Ein anderer Kollege erzählte mir, dass er die meisten Kontakte in seinem Telefon als „Klassenkameraden“ speichert, wegen seiner Frau. Interessanterweise hatte seine Frau seinen Kontakt als „TroubleHouse“ gespeichert. Als er das bemerkte, lachte er und fragte sie, ob er wirklich so viele Probleme verursache. Sie antwortete: „Nicht wirklich – du lässt einfach überall Dinge herumliegen.“
Zu meiner Überraschung stellte ich fest, dass viele meiner Freunde die gleiche seltsame oder geheimnisvolle Art haben, Kontakte zu speichern. Aus Neugierde fragte ich sie, warum sie Namen so ungewöhnlich speichern. Ihre Antworten waren interessant und lustig.

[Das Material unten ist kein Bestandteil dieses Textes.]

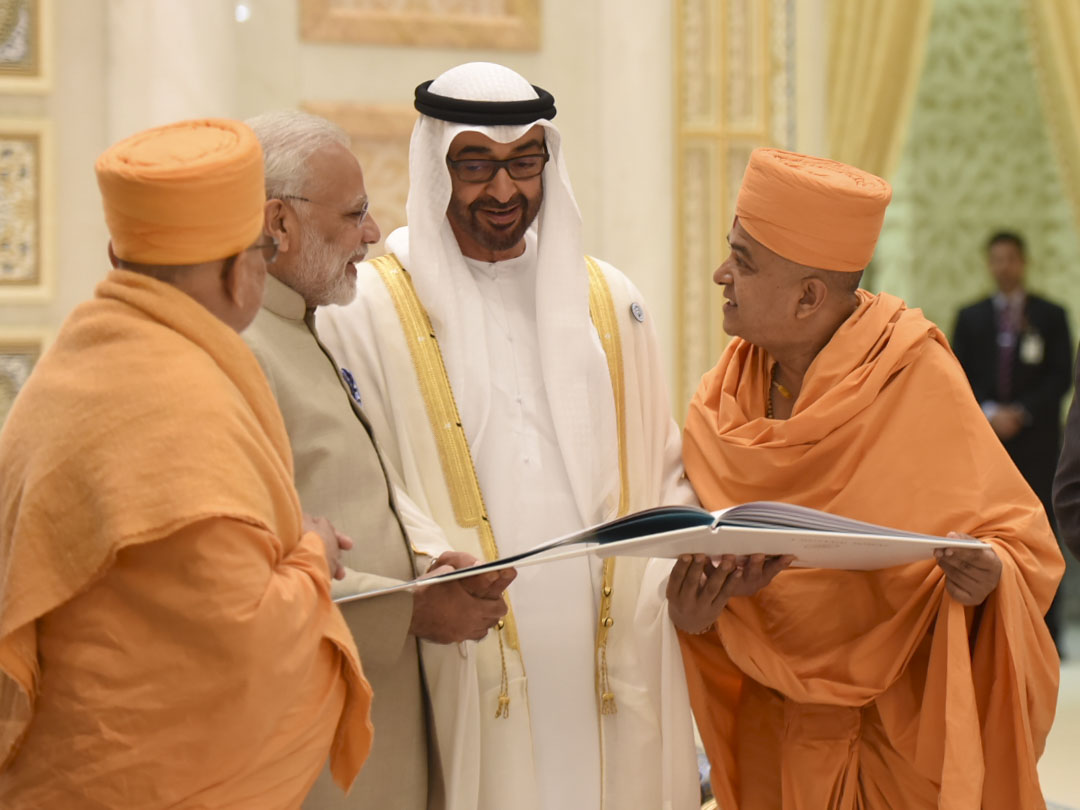 Response to the menace created by Anti-Hindu Handles in GCC Nations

Manche verwenden Ortsnamen. „Ich speichere Kontakte danach, wo ich die Person getroffen habe“, erklärte ein Freund. „Wenn ich jemanden in Kasoa treffe, speichere ich ihn wahrscheinlich als ‚Kasoa Guy‘.“
Andere verwenden geschäftliche oder praktische Bezeichnungen. Einer sagte: „Es hängt davon ab, welche Art von Geschäft ich mit dieser Person mache. Ich habe zum Beispiel Namen wie ‚Momo Man‘ oder ‚Car Spare Part‘.“
Andere nutzen dies, um sich zu erinnern. Einige gaben zu, dass sie oft Namen vergessen, und verwenden daher eine körperliche Beschreibung oder einen Moment, der ihnen an die Person erinnert – zum Beispiel „Tall Man“, „Church Lady“, „Friday Market“ oder „Fiifi Left Hse“.

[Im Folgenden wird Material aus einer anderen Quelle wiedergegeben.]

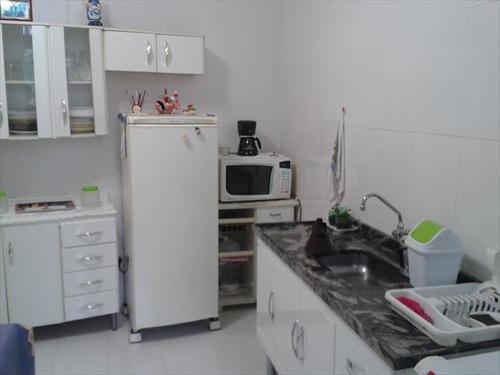 ref.: 1425400 - casa em praia grande, no bairro aviacao - 3 dormitórios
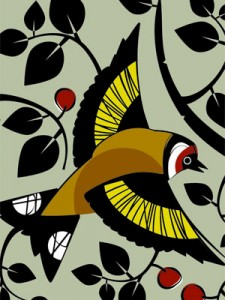 image of mark greco goldfinch design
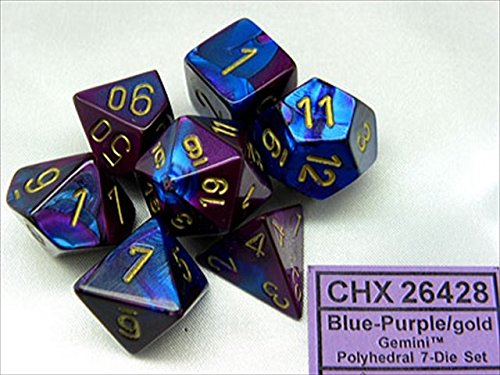 Chessex Manufacturing Cube Gemini Set Of 7 Dice - Blue & Purple With Gold Numbering CHX-26428 - 1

Einige Leute verschlüsseln Namen aus Gründen des Datenschutzes und der Diskretion, um Verdacht oder Fragen zu vermeiden, insbesondere in Beziehungen oder sensiblen geschäftlichen Angelegenheiten.
Und dann gibt es noch die Witze. Einige speichern Kontakte nach persönlichen Witzen oder lustigen Anekdoten, so dass der Name nur für sie – oder einen kleinen Kreis von Freunden, die den Hintergrund kennen – Sinn macht.
Aus Gesprächen mit Experten habe ich verstanden, dass, obwohl Mobiltelefone privat und durch Sicherheitsmaßnahmen geschützt sind, es nicht immer einen Grund gibt, sich keine Sorgen zu machen. Manchmal kann es sogar nützlich sein, Dinge zu verschlüsseln. Es kann Sie schützen, wenn Sie Ihr Telefon verlieren oder es in die falschen Hände gerät.
Das Problem entsteht jedoch bei persönlichen Notfällen. Was ist, wenn Sie bewusstlos sind und jemand Ihr Telefon benutzen muss, um Ihnen das Leben zu retten?
Wenn wir uns ansehen, wie Menschen Telefonnummern speichern, stellt sich eine interessante Frage: Was genau schützen und was verbergen wir? Geht es nur darum, dass unsere Kontaktliste persönlich ist, oder verbergen wir damit Beziehungen, Transaktionen oder Geheimnisse?
Wie auch immer der Grund sein mag, eines ist sicher – unsere Kontaktlisten erzählen Geschichten über unser Leben, unsere Erfahrungen und manchmal auch über unsere Geheimnisse. Wenn Sie also das nächste Mal das Telefon von jemandem in die Hand nehmen und einen Kontakt sehen, der als „Don’t Pick“, „Problem Man“, „Last Warning“ oder „Put Me Down“ gespeichert ist, wissen Sie, dass es dafür sicherlich eine Geschichte gibt.